Is it then surprising that all of the truly “impressive” performances came in the pool? Not particularly. The bets were hedged. What casual viewer knows swimsuit discourse? That the benefit from the suits is somewhere between 1.5%-3.5%, with the full polyurethane suits estimated to provide a performance improvement of more than 3% in 50m or 100m races. It is an easy, and more importantly near-foolproof, way to boost performance for a spectacle built on that exact promise.
And the suits helped to do exactly that. A “PB” rate of nearly 50% (17/36) is relatively high, with ten of the 18 athletes involved dipping under at least one lifetime best. Gkolomeev’s 50 free gave Enhanced the world record-level performance that they were angling for all evening – and was certainly better broadcast than Gretchen Walsh’s 100 fly world record from the beginning of May.
But would the athletes be doing this if they did not have the money dangled in front of them? If they were paying for the supplements and the data tracking out of pocket? A lot of them have spoken about setting personal bests and feeling like they had a new lease of life over the last four months. How much of the latter is from the doping and the suits and the performance in the pool, and how much is from the financial freedom the promise of a minimum of $100,000 brings?
Some of the athletes, maybe most, genuinely believe in Enhanced’s message. But every single one of them has a financial incentive to do so. The money they are earning has been held up as one of the main themes of this event, by the organisers and by the athletes themselves. That is why they have targeted sports in which financial payoffs are almost non-existent. There will never be an enhanced soccer tournament. The intent may be soulless, but the people running this thing are smart.
That is why the Enhanced Games is unlikely to be more than a gimmick. Significant amounts of money have been invested by people who are generally keen to make a profit and quitting now, at what looks like its financial nadir, would be poor business. But the level of athlete care and the financial incentives from this edition? That almost certainly will not be rolled out to a 400-person event. Clean competitors are unlikely to be quite so handsomely rewarded in future. And without those two aspects, the calculus on whether it is worth it for an athlete, clean or not, becomes more tangled.
The Olympics is Enhanced’s white whale, the phantom they are chasing like a dog snapping at the stars. The people involved in the latter don’t really understand what it is that makes the former, for all its many, many, imperfections, the spectacle that it is. The majority of people are not obsessed with the bio-hacking and anti-aging agents that they themselves are. Bryan Johnson is an aberration. Watching influencers whip themselves into a frenzy over whether 50 Enhanced athletes could beat a gorilla seems mind-numbingly soulless.
We watch sports for the stories. We love the underdog, the returning champ, the athlete who reached the top of the mountain after all seemed lost. It’s tough not to get behind those narratives. But this? This was slightly sour. A bitter taste in the mouth. Not putrid, no. Not with the understandable reasoning for a lot of these athletes being here. But certainly not minty-fresh.

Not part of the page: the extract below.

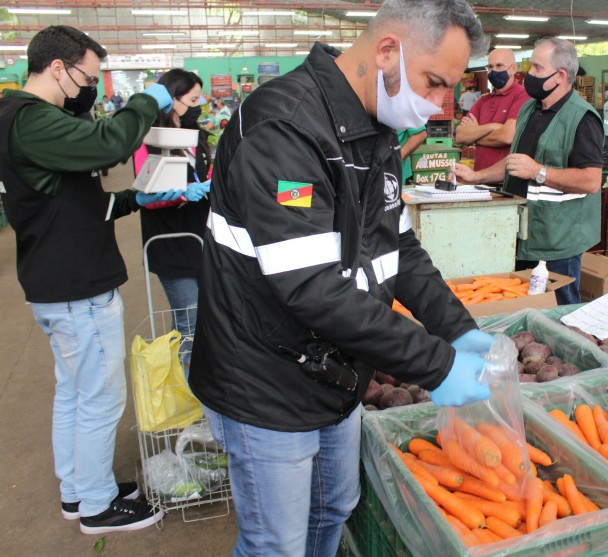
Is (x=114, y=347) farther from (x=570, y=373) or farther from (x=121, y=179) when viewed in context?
(x=121, y=179)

Will it get any sweeter with time? It does not seem too likely. Those who were on board were from the start. The stock price of Enhanced is just over half of what it was a week ago. The hype seemed forced, in the way that an elephant on the moon seems forced. Yes, it is possible. Yes, getting it there is somewhat impressive. But, why? And no, we don’t want to see you do it again.
As a marketing exercise the Enhanced Games may in time achieve its aim. The exposure so far has been disproportionate to both the size and quality of the event. But changing the world? That seems just another Las Vegas mirage.